For my solution, it uses a subtraction between two getDate()s from the input dates, but it would only work if the dates are of the same month from my understanding. Is that correct?

Hi,

I think I might have done something stupid and wold like to begin anew.

Is there any way to ‘reset’ to the original code when I first opened the challenge?

Thank you,

Thank you for the explanation.

At first I ran the code without the Math.round( ) and it passed all tests. I did not get a fractional amount of days using :

let daysRemaining = (takeOffDate - fakeToday)/(1000 * 60 * 60 * 24);

To make it more general I then added rounding in case the launchDate included more than YYYY-MM-DD.
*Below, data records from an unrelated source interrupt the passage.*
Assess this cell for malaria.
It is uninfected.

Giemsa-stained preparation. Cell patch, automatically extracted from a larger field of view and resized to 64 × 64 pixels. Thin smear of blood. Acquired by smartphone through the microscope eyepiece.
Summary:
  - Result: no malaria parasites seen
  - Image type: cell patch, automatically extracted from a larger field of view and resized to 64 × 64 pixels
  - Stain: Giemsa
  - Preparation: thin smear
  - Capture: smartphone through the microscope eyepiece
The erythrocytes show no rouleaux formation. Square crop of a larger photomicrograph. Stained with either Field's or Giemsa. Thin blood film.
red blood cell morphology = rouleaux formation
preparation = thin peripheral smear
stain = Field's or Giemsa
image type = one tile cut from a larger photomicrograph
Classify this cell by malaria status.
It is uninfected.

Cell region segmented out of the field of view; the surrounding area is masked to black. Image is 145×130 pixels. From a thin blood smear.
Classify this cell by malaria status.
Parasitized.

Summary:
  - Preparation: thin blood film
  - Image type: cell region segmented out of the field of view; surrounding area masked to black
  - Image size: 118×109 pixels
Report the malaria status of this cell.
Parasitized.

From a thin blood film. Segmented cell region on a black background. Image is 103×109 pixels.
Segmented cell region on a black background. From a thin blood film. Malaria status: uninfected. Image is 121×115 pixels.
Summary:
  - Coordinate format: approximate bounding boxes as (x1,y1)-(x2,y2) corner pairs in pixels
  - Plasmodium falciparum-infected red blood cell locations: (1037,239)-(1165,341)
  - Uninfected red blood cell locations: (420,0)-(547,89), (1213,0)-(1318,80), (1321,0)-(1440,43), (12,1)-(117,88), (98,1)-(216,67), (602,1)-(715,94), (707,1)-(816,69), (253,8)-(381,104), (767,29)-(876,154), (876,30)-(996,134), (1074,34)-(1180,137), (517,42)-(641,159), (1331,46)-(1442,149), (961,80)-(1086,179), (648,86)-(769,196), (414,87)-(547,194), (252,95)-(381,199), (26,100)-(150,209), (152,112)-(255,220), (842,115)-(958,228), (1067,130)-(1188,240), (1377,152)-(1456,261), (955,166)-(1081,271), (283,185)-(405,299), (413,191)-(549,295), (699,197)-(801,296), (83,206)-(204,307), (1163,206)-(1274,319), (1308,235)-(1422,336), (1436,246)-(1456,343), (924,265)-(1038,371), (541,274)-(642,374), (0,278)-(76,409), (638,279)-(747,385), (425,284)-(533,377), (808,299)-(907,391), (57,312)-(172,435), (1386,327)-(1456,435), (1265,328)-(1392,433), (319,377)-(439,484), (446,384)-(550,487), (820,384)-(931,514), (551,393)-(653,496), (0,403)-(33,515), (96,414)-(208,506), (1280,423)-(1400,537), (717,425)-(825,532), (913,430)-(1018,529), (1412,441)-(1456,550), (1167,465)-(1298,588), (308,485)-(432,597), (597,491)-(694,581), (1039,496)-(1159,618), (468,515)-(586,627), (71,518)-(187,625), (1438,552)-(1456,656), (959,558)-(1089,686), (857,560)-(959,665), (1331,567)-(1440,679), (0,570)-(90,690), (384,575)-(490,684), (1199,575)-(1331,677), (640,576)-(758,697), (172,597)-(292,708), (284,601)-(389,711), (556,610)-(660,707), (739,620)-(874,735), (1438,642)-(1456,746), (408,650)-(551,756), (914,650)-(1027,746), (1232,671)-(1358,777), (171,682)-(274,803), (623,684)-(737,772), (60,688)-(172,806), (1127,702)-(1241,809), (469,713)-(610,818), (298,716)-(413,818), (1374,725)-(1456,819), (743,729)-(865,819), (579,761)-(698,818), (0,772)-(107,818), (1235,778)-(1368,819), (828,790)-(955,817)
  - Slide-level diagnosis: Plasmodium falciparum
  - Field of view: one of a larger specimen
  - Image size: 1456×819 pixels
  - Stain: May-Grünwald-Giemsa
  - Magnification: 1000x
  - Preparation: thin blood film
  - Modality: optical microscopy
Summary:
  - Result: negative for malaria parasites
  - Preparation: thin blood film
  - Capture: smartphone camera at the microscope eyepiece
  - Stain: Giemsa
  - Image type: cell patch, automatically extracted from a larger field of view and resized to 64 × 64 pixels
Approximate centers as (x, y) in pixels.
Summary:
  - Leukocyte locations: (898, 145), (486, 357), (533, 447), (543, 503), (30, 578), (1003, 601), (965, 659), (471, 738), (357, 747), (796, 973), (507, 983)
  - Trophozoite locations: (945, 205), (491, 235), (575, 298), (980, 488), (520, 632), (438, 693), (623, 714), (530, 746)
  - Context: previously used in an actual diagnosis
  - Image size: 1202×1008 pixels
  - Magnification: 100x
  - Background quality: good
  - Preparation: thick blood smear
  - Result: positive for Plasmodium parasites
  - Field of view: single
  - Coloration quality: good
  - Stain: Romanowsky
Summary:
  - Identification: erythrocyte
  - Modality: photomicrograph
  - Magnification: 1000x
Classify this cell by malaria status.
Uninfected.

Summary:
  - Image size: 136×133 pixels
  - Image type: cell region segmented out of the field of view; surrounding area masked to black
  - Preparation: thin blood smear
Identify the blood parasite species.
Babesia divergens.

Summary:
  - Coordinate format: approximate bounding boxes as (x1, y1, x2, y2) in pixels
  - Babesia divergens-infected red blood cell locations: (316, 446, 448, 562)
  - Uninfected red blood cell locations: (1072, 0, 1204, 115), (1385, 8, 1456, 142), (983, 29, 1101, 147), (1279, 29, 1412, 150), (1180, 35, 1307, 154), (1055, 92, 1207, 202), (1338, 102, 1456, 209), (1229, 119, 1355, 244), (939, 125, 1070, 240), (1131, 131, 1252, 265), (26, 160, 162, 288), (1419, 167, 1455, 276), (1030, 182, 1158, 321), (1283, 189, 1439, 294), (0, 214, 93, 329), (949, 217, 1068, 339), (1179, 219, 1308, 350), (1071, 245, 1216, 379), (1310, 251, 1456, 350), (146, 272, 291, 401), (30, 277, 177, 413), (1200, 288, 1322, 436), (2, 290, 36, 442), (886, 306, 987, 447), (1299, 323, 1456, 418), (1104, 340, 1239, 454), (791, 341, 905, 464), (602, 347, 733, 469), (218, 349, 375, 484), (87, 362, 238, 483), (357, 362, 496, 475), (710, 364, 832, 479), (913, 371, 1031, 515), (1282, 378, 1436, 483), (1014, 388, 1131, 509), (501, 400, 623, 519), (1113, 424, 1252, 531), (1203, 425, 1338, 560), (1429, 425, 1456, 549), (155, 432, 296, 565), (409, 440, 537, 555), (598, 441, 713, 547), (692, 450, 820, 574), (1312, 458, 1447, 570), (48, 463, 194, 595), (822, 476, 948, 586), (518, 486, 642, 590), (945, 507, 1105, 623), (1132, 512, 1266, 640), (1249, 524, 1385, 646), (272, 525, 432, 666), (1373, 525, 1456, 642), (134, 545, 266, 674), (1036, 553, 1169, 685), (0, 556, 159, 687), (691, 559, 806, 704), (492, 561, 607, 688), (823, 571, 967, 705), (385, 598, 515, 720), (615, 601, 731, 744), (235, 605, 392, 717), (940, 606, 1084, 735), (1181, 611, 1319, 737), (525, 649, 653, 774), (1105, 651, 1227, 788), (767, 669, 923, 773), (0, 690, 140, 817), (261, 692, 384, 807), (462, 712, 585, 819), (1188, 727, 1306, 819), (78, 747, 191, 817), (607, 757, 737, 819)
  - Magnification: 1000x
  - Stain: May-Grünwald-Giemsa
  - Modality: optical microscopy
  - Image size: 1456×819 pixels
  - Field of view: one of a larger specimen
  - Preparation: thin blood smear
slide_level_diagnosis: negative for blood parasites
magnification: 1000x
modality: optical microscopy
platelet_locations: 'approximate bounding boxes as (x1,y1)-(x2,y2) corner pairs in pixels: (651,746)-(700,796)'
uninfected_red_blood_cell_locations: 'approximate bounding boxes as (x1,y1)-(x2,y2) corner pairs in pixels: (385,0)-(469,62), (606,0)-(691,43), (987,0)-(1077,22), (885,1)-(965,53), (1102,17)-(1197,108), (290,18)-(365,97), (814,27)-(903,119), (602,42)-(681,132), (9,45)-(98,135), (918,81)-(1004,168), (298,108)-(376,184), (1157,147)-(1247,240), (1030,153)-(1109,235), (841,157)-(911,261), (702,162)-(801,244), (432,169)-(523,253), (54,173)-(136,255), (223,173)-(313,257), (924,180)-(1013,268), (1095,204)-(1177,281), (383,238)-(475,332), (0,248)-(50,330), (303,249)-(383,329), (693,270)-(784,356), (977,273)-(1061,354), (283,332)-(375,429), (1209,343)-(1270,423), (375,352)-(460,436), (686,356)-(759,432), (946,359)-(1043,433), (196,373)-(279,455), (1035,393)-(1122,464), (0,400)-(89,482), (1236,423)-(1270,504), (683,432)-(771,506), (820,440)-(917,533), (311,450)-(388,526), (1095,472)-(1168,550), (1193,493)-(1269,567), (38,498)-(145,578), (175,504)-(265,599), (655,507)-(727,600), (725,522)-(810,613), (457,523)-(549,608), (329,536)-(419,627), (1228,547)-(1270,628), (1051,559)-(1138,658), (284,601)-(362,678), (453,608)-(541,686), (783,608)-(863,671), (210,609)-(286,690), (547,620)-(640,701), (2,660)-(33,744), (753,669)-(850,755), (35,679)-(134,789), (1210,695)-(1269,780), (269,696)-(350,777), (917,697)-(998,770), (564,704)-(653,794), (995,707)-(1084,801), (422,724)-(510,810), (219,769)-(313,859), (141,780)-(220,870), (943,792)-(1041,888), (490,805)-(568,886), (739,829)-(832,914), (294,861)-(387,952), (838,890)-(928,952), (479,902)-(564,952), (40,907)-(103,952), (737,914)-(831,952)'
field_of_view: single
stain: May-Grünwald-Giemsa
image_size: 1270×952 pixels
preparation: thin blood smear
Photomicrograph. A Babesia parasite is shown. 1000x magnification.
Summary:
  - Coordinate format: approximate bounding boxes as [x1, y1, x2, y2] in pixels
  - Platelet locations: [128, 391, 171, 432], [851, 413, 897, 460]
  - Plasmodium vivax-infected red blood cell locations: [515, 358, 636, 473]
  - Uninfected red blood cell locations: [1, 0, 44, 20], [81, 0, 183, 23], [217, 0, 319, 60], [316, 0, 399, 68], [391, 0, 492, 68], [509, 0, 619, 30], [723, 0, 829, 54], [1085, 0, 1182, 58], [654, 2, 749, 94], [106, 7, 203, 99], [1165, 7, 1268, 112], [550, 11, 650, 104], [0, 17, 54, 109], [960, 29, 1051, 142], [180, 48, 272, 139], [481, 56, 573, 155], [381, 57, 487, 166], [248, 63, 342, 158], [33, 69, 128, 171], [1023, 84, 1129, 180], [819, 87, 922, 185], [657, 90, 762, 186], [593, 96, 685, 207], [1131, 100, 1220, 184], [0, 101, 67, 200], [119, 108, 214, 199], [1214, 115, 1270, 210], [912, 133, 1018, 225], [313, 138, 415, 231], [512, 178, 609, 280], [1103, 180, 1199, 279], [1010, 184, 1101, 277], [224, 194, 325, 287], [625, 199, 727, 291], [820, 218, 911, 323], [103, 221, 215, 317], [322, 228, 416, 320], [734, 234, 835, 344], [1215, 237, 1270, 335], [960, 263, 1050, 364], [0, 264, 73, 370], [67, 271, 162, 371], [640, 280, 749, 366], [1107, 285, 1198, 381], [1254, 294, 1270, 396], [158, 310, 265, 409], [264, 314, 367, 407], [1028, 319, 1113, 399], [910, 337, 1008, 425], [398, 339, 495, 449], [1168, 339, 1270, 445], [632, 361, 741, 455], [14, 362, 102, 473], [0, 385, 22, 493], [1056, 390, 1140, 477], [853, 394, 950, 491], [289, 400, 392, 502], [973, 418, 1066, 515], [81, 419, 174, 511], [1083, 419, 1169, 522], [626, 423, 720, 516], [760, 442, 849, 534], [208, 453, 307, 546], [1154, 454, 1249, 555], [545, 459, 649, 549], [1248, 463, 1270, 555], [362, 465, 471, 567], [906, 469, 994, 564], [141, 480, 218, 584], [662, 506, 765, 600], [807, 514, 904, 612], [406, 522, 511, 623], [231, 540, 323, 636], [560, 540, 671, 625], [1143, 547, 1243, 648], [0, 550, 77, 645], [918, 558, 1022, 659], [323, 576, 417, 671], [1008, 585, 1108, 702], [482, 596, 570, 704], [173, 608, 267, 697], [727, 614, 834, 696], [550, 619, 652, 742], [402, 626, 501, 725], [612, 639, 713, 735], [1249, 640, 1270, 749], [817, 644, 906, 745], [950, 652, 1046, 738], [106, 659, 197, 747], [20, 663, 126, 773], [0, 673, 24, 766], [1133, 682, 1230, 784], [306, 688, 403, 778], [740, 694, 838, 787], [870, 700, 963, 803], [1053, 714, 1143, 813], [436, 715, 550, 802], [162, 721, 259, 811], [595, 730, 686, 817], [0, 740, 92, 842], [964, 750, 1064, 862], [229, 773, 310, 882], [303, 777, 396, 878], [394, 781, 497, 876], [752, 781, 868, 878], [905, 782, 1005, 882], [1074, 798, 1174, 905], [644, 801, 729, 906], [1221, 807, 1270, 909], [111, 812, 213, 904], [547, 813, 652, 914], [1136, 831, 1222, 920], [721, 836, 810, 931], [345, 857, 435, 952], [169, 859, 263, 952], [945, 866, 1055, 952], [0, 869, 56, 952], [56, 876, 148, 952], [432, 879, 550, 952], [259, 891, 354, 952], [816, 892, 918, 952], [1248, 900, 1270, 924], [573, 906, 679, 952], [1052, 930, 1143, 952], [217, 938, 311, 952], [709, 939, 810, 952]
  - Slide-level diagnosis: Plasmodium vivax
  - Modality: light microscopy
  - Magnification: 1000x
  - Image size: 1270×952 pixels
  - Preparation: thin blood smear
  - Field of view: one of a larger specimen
Yes, this only works within the same month as per the link in the hint section:

This was the code before any input from participants:

const timeRemaining = (launchDate, missionName, fakeToday) => {
const today = fakeToday || new Date(); // Do not alter this line!

// Code here!

This is what worked for me. It may look complicated and I am sure I could break it down further. But it works. Lol.

Math.ceil((Math.abs(Date.parse(fakeToday) - Date.parse(launchDate)))/(1000 * 60 * 60 * 24))

That gave me the days between the two dates. No matter what order I have the variables in (launchDate - today) OR (today - launchDate). If you reverse your variable order in your calculation, does it still pass?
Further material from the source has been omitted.